● STUDY QUESTIONS
a) Answer these questions from the passage on university technology transfer:
(i) Who says it is unrealistic for a lawyer to write the patent?
(ii) What form does a faculty member file to start the patent process?
(iii) After the idea is evaluated, what does the Office of Technology Transfer generally file, and for how long?
b) Using the passage on university technology transfer, explain in one to three sentences why licensing university-generated patents is traditionally a tough sell.
c) Continue the passage on university technology transfer after its last sentence.

● SOURCE PASSAGE
#####

High on the wish list of faculty researchers for the Office of Technology Transfer is an on-staff patent agent, someone with a science or engineering background who speaks the language of technology and who could help faculty with the technical preparation of their patent applications. “It’s unrealistic for a lawyer to write the patent,” Leighton says.
The patent process starts with the faculty member filing a disclosure form outlining the idea and the reasons why it might be valuable. Next the Office of Technology Transfer has the idea evaluated to determine how marketable it is. “After that we generally file a provisional patent for one year,” says Edwards. “It’s important to protect the idea before the faculty member presents any scientific papers on it. If an idea seems extraordinary, we may file for a full patent right away. After 12 months a decision must be made whether to file a full patent, otherwise the idea goes into public domain. In the meantime, with the help of the researcher we attempt to find a corporate sponsor or someone to absorb the cost of the full patent in exchange for a favorable license agreement.”
“The faculty member is intimately involved in the whole process,” Kantor says. “Especially since it is usually the researcher’s reputation and exposure that generates the licensing opportunities. This is not something where the faculty member merely files a disclosure statement and walks away.”
Notre Dame’s reliance on faculty to provide marketing leads for their technology is the norm for university technology transfer efforts, Jensen notes. Traditionally, licensing university-generated patents is a tough sell, the economist says, because the technology is so raw and basic that companies fear the cost of development might outweigh the projected profits.

#####

● INPUT DATA
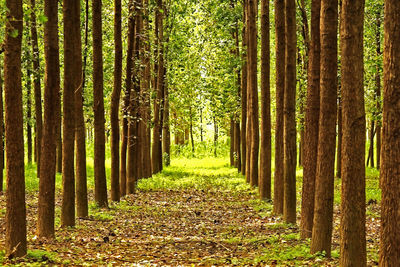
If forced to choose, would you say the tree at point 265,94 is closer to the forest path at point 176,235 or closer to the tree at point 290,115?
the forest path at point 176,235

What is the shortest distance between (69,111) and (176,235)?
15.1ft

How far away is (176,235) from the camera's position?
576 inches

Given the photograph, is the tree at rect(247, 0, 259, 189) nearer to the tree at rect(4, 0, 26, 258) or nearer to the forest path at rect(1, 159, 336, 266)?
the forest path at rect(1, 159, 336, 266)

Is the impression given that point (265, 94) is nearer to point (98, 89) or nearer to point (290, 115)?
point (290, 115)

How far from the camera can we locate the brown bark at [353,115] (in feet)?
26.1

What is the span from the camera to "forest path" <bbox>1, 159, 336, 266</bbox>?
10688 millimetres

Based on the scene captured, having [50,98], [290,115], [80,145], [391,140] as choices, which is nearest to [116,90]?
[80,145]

#####

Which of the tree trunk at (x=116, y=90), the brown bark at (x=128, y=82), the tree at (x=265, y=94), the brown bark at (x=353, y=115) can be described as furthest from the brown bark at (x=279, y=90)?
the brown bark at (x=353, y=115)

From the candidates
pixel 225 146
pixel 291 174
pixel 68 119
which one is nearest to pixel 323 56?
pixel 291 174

#####

● SOLVED PROBLEMS
a)
(i) Leighton.
(ii) A disclosure form outlining the idea and the reasons why it might be valuable.
(iii) A provisional patent, for one year.

b) The technology is so raw and basic that companies fear the cost of developing it might outweigh the projected profits.

c)
“Our survey of 65 leading universities indicated that 45 percent of all inventions disclosed to technology transfer offices involved technologies with merely a proof of concept, and 37 percent involved technologies with only a lab-scale prototype. . . . Such inventions are so embryonic that respondents to our survey reported that 71 percent of all inventions disclosed to technology transfer offices required inventor involvement in further development for any chance of commercial success.”
“In an academic environment you tend to develop things to a certain level,” Leighton observes. “That’s where the primary intellectual content has been extracted. You figure out how things work, publish your paper and that’s that. Whereas companies developing a product must figure out all the issues to make it work reliably and produce it in an economical means. It’s another level of development. Polishing up an idea.”***
As Jensen points out, few University technology-transfer efforts are profitable, so there must be other reasons to engage in it. Kantor says, “The reasons we’re involved in technology-transfer efforts go beyond merely revenue generation. The key thing is that it allows what’s going on in our laboratories to have an impact on people’s lives.”
“Frankly, even if it is not a financial success for the University, it is a success,” the Center for Medical Diagnostics associate director David Leighton insists. "Technology transfer, giving useful ideas back to the community, is as much a part of the academic enterprise as is education.
“It would be very nice if one of these ideas hit it big and vast amounts of money come into the University’s coffers. But the probability of that happening is like winning the lottery. The probability of anybody getting rich is low, but the probability of everyone being enriched in an academic sense is very high.”
John Monczunski is an associate editor of this magazine.